*** Reading text Section Begins ***

The results correlate to exogenous and especially housekeeping endogenous gene activation. While ∆3ple performed poorly in activating both genes, enhanced ∆3ple (5_6_15) with 3 mutations showed improvement in therapeutic gene activation. The design of better dCas9-VPR variants would surely increase the therapeutic utility of truncated dCas9-VPR for gene regulation.
It is important to note that these experiments were performed on HEK293FT human embryonic kidney cell line, where basal transcription of these genes are expected to be low. While one may argue that this models deficiency diseases, a better model would be performing these experiments on model cell lines that better represent the target cell the treatment is targeting. Examples would be using K562 leukemia cell lines for HBG1 or Hep10 primary hepatocytes for F7. An even better model would be to generate the disease genotype in these cells or even acquiring primary cells from patients with these diseases, which could provide much more conclusive information on whether the disease phenotype can be corrected.
Cas9 mediated gene activation for the therapeutic treatment of deficiency diseases holds a lot of promise. While the very same diseases studied in our project can similarly be treated by Cas9 mediated genome editing, genome editing in general still faces many major roadblocks towards clinical adoption. Off-target potential remains an unresolved issue and can have unforeseen consequences since the effects of genome editing are permanent. On the other hand, the therapeutic application of dCas9-VPR as described in our project is non-integrative and transient. Treatment can be stopped should negative side effects be discovered.
We feel that adoption of dCas9 mediated gene regulation for therapy can progress more rapidly that other applications such as genome editing. While routine dosages may be necessary due to its transient nature, this makes dCas9 safer since therapy can be stopped anytime. In addition, the requirement for routine dosages may be attractive to pharmaceutical companies and patients alike, since the possibility of a recurring revenue model means that treatment can be priced lower, improving accessibility. For some tissues, such as those implicated in the blood diseases studied here, delivery issues may even be bypassed, as the patient’s own hematopoietic stem cells may be transfected ex vivo, before being re-transplanted back.
Our work with truncated dCas9-VPR paves the way towards efficient in vivo delivery of dCas9-VPR for therapy. Presently, our ∆3ple fused to VPR weighs in at 4.6kB. Future work into more extensive deletion, or exploring truncations in other variants of Cas9 could potentially result in even shorter dCas9 variants. A smaller transcriptional activator may also be considered, since the tripartite VPR utilized here is essentially a fusion of 3 transcriptional activators. Other effectors may also be fused to our truncated dCas9, achieving other novel functionalities, such as KRAB for CRISPRi and epigenetic regulators, for therapy.
In this expansion of our project, we have demonstrated a potential real-world application on how our truncated dCas-VPR may be utilized to treat Factor VII deficiency and HBB aberrant diseases such as SCD and beta thalassemia. We feel that continued research in this direction will increase the profile of novel Cas9 applications to the public, in addition to introducing new and better treatment options to sufferers of these serious, lifelong afflictions.

*** Reading text Section Ends ***
*** Entries supplied Section Begins ***

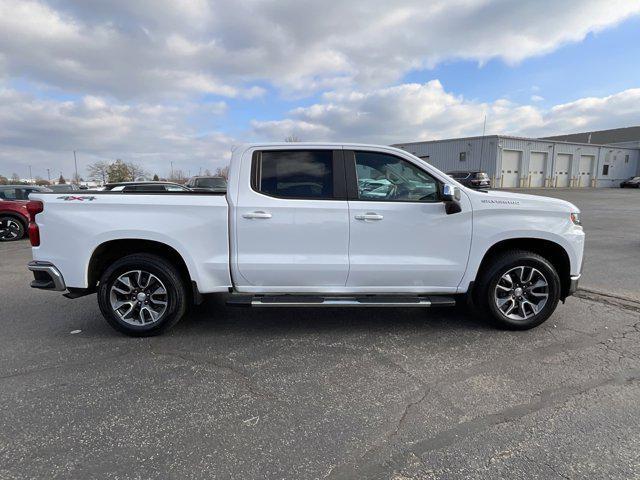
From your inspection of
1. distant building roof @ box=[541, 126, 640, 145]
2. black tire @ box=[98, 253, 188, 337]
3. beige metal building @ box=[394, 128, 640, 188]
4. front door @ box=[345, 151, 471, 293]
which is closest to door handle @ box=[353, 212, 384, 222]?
front door @ box=[345, 151, 471, 293]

*** Entries supplied Section Ends ***

• What is required:
Copy word for word the part of the dCas9-VPR text between "The results correlate" and "for gene regulation.", inclusive. The listing comes from a separate source, not from the text.

• Task answer:
The results correlate to exogenous and especially housekeeping endogenous gene activation. While ∆3ple performed poorly in activating both genes, enhanced ∆3ple (5_6_15) with 3 mutations showed improvement in therapeutic gene activation. The design of better dCas9-VPR variants would surely increase the therapeutic utility of truncated dCas9-VPR for gene regulation.